┌─ Text block

STATE OF MICHIGAN COURT OF APPEALS
Oct 15, 2013
No. 315799 (Mich. Ct. App. Oct. 15, 2013)

Opinion

No. 315799

2013-10-15

In the Matter of M. A. ANDERSEN, Minor.


UNPUBLISHED


Cass Circuit Court

Family Division

LC No. 12-000015-NA

Before: MURRAY, P.J., and DONOFRIO and BORRELLO, JJ. PER CURIAM.

Respondent mother appeals as of right the trial court's order terminating her parental rights to the minor child under MCL 712A.19b(3)(c)(i) (conditions of adjudication continue to exist), (g) (failure to provide proper care or custody), and (j) (reasonable likelihood of harm if child is returned to parent's home). Because clear and convincing evidence supported the statutory bases for termination, petitioner made reasonable efforts to reunite respondent with the child, and termination of respondent's parental rights was in the child's best interests, we affirm.

The trial court did not clearly err by finding that clear and convincing evidence established the statutory bases for termination. See In re Trejo Minors, 462 Mich 341, 356-357; 612 NW2d 407 (2000). The child was removed from respondent's care after respondent left the child with respondent's mother, i.e., the child's maternal grandmother, who was unable to care for the child and who had previously had her parental rights to respondent terminated. Respondent's mother did not know where respondent was and was unable to reach her. Respondent admitted that she had recently become homeless and was unable to care for the child at that time. The evidence showed that respondent has an intellectual cognitive impairment and that, even after treatment with a psychologist, she did not understand that her actions caused the child to be removed from her care. Respondent blamed her mother for the child's removal and believed that her mother had misled Child Protective Services. Respondent admitted that she had considered leaving the child with the Department of Human Services (DHS) instead of with her mother because she was so overwhelmed. Respondent did not understand why leaving the child with DHS might result in the child being placed in foster care.

Respondent's "IQ" is within the "mild mentally retarded range."

└─
┌─ Dataset entries

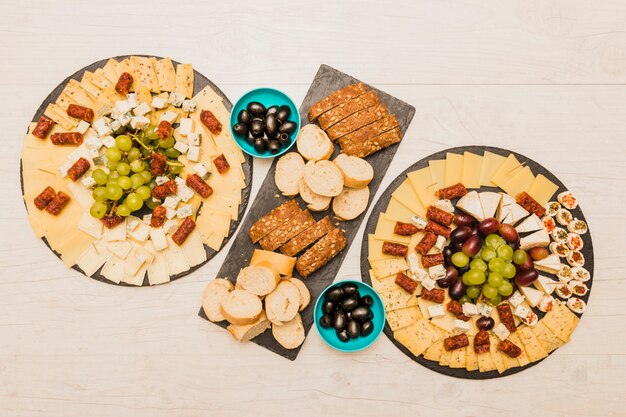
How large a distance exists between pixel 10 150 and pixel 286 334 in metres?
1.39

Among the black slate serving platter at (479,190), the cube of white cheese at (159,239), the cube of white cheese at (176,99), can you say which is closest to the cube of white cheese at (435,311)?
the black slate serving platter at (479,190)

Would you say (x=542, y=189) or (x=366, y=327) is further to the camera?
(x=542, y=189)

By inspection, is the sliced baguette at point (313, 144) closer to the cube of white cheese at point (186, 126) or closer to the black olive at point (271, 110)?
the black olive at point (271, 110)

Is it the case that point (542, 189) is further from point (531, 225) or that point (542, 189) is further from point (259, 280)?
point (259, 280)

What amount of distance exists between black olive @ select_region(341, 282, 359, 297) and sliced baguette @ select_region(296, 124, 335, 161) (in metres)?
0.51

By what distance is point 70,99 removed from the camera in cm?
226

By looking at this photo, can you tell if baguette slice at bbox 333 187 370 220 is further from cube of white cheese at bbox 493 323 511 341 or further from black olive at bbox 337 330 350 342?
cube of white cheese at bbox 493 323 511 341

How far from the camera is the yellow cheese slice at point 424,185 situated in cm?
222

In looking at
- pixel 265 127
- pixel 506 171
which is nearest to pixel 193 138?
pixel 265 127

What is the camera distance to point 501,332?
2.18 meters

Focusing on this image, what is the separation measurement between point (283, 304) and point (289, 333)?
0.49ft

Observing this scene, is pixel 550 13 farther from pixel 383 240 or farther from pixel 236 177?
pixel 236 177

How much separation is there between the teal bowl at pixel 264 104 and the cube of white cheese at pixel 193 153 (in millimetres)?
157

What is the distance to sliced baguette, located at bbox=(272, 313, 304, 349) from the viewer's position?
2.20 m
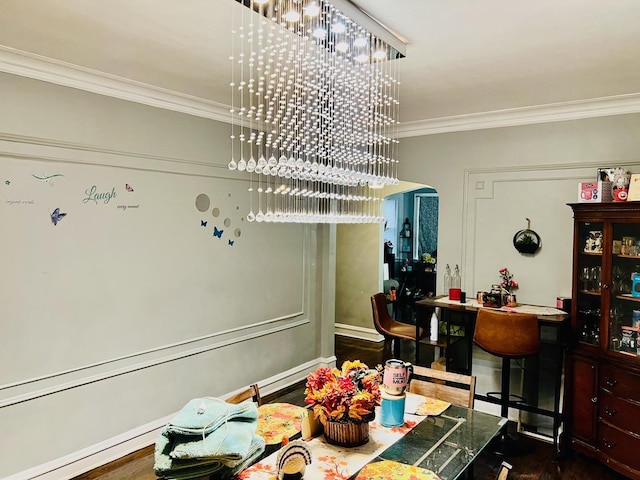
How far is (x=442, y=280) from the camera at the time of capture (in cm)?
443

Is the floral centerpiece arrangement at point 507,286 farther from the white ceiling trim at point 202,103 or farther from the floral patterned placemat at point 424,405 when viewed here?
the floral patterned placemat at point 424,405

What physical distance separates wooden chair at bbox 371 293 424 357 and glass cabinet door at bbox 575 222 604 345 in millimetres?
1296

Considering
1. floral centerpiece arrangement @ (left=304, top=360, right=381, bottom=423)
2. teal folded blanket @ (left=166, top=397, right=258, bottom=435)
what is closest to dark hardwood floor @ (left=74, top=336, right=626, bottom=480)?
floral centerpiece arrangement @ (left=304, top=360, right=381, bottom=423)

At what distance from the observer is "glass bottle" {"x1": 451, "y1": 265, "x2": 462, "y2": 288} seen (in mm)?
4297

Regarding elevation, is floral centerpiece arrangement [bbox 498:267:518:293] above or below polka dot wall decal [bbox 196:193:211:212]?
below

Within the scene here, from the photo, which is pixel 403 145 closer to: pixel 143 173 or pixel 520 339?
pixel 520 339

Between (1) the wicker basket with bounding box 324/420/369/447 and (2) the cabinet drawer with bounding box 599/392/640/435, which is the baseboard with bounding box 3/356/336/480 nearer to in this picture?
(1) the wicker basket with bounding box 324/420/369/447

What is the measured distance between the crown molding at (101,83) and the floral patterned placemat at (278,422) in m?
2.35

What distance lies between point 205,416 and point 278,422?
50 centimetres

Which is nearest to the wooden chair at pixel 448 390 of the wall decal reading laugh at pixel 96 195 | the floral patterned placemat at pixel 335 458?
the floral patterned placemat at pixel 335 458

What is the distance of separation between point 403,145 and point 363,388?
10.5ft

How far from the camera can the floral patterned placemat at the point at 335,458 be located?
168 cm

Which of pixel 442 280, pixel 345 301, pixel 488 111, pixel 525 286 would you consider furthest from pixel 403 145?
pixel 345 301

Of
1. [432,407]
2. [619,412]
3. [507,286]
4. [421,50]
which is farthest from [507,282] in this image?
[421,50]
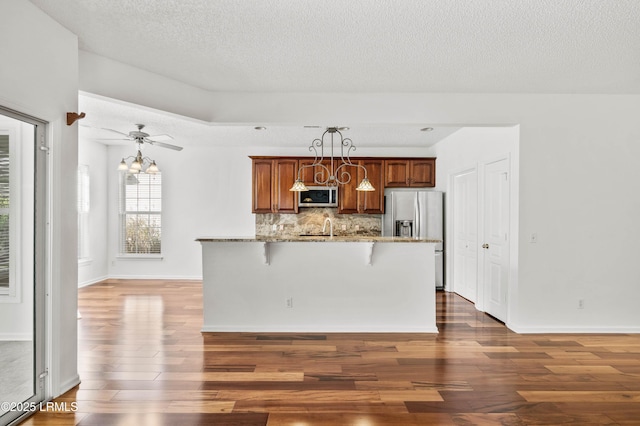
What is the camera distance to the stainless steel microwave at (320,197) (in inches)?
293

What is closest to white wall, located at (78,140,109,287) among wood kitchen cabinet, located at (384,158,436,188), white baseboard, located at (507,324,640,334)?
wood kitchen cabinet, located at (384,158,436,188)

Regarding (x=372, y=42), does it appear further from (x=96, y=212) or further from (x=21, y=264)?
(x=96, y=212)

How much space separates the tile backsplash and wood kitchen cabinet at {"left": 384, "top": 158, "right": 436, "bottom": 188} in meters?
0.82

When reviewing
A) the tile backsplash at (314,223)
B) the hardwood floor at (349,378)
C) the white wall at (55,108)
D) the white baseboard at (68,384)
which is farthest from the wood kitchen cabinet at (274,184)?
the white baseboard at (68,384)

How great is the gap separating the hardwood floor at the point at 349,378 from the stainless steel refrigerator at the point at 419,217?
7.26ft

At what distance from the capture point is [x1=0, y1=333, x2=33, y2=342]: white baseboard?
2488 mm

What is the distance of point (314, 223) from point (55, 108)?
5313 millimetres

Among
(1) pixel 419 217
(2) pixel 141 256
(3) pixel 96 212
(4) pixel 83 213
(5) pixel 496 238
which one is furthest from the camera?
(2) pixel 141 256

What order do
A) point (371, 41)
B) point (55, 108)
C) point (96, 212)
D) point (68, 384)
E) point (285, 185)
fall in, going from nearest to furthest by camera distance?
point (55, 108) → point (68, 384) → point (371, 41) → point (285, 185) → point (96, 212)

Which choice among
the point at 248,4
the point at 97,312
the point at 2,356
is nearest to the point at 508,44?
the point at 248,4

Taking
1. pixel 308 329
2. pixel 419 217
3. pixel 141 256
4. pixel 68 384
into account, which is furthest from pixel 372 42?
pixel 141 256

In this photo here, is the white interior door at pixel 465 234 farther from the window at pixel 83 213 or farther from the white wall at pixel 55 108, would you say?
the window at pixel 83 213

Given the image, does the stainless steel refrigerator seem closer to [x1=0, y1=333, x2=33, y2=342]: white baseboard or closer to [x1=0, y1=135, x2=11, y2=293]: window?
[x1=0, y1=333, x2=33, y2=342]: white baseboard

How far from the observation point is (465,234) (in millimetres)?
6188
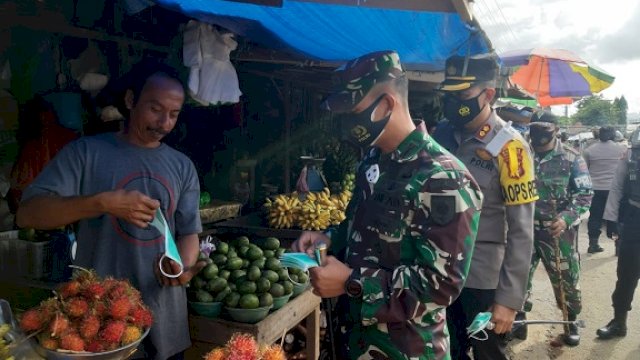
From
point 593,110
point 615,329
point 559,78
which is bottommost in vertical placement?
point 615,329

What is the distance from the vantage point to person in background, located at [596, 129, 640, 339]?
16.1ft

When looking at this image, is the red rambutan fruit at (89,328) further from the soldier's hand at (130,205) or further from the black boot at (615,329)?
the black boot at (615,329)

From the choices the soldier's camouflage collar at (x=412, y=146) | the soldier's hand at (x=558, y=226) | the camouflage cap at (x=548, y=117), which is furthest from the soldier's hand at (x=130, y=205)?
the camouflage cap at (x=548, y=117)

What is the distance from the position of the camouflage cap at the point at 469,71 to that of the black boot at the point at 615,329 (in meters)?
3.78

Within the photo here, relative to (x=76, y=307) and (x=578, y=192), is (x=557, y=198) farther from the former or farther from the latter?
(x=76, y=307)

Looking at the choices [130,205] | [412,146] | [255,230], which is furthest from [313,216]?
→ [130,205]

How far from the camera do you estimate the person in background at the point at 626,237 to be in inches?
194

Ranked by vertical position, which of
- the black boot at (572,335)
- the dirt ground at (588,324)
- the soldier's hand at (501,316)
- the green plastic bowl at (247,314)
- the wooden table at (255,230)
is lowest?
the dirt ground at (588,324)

└─
┌─ Dataset entries

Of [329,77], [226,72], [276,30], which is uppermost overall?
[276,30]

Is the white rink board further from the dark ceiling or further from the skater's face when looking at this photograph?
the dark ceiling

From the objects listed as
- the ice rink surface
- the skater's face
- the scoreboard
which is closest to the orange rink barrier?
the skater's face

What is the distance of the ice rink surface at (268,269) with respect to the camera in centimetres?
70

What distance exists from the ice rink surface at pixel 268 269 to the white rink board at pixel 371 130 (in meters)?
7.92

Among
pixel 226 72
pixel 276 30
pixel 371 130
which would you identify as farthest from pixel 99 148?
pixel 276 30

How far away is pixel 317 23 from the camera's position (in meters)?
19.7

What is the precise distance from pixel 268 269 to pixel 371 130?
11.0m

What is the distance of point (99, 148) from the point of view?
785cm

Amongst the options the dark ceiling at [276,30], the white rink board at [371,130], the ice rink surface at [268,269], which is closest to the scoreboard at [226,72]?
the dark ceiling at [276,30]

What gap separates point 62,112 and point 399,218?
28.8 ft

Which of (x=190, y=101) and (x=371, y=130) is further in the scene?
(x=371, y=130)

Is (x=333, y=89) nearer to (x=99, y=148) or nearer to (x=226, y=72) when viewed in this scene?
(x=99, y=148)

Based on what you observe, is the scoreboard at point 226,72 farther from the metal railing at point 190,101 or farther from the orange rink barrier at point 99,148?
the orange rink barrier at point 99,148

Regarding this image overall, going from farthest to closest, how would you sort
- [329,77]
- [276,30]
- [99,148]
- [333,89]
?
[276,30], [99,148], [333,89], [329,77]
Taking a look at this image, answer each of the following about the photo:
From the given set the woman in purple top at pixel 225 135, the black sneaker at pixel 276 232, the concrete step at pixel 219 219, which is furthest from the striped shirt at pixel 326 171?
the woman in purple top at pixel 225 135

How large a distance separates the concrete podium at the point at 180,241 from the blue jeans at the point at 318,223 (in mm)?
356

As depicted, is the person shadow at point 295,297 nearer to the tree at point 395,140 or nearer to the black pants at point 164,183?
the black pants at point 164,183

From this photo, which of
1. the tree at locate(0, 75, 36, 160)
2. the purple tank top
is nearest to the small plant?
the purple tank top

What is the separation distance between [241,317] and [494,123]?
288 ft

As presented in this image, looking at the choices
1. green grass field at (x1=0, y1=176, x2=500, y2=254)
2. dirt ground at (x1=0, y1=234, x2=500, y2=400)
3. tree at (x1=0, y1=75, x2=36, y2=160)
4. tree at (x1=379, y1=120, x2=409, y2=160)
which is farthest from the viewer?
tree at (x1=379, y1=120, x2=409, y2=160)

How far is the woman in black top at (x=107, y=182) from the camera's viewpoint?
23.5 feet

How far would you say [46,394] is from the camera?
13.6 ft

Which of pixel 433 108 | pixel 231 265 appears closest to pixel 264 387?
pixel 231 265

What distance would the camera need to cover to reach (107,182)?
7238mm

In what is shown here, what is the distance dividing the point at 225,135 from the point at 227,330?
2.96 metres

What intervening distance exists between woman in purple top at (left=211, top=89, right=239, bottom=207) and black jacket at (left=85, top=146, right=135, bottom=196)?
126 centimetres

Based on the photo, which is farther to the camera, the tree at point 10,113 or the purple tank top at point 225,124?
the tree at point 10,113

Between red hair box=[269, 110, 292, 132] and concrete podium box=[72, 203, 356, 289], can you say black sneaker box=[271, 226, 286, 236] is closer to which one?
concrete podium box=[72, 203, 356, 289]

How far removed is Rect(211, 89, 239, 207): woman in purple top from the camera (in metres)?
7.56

└─

According to the court opinion, with whom did the respondent leave the child before the child was removed from her care? These entries have no connection to the court opinion.

Answer section –
With the respondent's mother, the child's maternal grandmother.